« Les managers français trouvent le management français innovant et humain mais le problème est ailleurs », pour l’universitaire Ezra Suleiman de Princeton

 

Frank Bournois, Yasmina Jaïdi et Ezra Suleiman publient la prouesse française, le management du Cac 40 vu d’ailleurs (Ed Odile Jacob) . Dans ce livre, ils décortiquent les résultats d’une étude d’ampleur réalisée auprès de cadres étrangers travaillant dans des entreprises françaises. Il en ressort que les grandes entreprises bénéficient d’incontestables atouts, à commencer par cette capacité qu’ils leur reconnaissent à concilier performance économique et management humain.  Professeur de sciences politiques à Princenton et connaisseur de la société française, Ezra Suleiman décrypte pour nous les réussites du modèle français mais aussi ce qui constitue un plafond de verre : une sélection fermée des élites qui finit par décourager l’ensemble de la société.

L’Usine Nouvelle – Vous avez demandé à des managers étrangers du CAC 40 de donner leur avis sur les entreprises françaises. Les entreprises françaises en ressortent avec une bonne image. Cela vous a-t-il surpris ?
Ezra Suleiman – Nous avons été les premiers surpris par les résultats de nos recherches. Nous avions plus ou moins en tête les thèses sur la France qui est décrite comme un vieux pays déclinant où tout fout le camp. Or, que nous disent les managers étrangers venant de 90 pays qui travaillent dans des groupes du CAC 40 ? Que les entreprises françaises sont dynamiques, efficaces et qu’ils aiment  travailler.Pour faire ce travail nous avons procédé à une étude quantitative et à des entretiens qualitatifs. Il en ressort que le management français est, selon eux, très  innovant, très flexible, très humain. Par exemple, ils estiment que l’on peut participer à la prise de décision et même qu’une fois la décision prise, il est possible de continuer à en parler.
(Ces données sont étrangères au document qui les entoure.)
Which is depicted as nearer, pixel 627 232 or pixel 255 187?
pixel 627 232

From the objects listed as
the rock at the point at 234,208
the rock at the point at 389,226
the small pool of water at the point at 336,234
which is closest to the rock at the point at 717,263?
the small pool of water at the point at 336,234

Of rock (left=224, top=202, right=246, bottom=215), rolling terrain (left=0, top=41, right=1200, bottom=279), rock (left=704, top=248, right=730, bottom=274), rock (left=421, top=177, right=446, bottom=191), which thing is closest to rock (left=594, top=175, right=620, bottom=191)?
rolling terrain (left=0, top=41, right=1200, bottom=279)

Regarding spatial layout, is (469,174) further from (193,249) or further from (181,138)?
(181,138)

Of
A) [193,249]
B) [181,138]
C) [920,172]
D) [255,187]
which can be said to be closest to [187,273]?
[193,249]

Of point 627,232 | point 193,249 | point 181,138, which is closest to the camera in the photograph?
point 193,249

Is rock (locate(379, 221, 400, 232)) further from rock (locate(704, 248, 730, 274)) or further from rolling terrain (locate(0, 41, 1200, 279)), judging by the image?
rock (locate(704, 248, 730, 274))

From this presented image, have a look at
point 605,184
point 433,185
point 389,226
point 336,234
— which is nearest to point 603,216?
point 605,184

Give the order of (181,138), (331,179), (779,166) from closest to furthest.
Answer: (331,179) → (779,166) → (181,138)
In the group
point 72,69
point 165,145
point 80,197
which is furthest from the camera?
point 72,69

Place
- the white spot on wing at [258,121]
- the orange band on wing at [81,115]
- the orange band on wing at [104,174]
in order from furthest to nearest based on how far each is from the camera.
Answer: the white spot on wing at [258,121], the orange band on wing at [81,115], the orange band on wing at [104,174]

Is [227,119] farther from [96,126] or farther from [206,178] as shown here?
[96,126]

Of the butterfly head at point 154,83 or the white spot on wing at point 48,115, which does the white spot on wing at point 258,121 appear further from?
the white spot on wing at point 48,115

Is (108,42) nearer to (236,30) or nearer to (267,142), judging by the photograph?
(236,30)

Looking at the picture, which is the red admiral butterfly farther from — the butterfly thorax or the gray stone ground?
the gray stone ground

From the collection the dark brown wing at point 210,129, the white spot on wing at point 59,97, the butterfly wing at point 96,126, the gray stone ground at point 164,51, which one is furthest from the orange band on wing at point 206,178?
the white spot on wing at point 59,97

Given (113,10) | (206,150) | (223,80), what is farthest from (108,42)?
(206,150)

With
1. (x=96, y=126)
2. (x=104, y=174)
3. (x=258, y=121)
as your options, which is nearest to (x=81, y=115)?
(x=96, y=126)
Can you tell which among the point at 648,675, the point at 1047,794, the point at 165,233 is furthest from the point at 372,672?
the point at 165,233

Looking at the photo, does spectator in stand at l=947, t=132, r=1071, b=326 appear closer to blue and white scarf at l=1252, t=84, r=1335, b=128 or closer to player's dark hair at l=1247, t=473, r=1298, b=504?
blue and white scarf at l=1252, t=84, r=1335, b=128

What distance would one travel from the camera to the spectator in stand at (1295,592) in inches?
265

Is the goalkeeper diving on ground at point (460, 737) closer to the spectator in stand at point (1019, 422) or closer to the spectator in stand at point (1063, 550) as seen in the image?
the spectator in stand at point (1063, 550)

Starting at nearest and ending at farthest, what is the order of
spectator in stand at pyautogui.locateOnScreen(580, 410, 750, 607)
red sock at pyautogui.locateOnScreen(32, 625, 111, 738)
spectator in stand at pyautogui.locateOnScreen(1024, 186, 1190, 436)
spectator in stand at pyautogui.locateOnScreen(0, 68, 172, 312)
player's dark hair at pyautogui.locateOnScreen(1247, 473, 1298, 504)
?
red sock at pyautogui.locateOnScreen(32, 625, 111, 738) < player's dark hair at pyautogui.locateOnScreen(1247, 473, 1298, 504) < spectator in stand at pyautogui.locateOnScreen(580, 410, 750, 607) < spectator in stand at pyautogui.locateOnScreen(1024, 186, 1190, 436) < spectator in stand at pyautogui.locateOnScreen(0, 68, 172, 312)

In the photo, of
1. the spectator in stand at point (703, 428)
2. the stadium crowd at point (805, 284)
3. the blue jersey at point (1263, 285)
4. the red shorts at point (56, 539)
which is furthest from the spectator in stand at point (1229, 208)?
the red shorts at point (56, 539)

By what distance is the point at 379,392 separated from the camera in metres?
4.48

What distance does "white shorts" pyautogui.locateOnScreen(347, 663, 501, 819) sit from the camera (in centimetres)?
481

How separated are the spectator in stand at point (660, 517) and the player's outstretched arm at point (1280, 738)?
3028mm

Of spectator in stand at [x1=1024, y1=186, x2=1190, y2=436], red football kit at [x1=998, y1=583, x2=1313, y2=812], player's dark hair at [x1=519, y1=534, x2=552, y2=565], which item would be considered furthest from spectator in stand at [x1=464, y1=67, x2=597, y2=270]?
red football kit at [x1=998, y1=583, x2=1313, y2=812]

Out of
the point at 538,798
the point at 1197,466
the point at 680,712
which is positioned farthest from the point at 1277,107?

Les étrangers sont formels : dans une entreprise française, on peut discuter avec son n+1. Quand on leur demande où ils iraient s’ils devaient quitter leur entreprise, une majorité répond qu’il voudrait travailler dans une entreprise française.
Donc tout va pour le mieux dans les entreprises du CAC 40 ?
Evidemment non. Les managers nous ont dit par exemple qu’ils trouvaient que les promotions se faisaient de manière juste, à l’exception du top management où il faut avoir des réseaux, avoir fait les bonnes écoles. Le plafond de verre que mettent en évidence les managers étrangers s’applique aussi aux cadres français. C’est quelque chose de très profondément ancré dans les mœurs françaises : les diplômes de l’élite insèrent ses membres dans un réseau. Ce qui est très spécifique à la France, c’est de considérer qu’une fois qu’on a réussi un concours jeune, on sera brillant toute sa vie. Or, la réalité est très différente : il y a des gens qui se révèlent complètement à 40 ans, d’autres qui, au contraire, ont tout donné pour décrocher un concours ou une bonne place à un concours et qu’ils n’arrivent plus à rien ensuite. Aux Etats-Unis, par exemple, je connais de nombreux avocats très brillants qui ont rejoint la faculté à 35 ans pour faire des études de droit après une première carrière. En France, c’est quasiment impossible. En tout cas, c’est très très rare.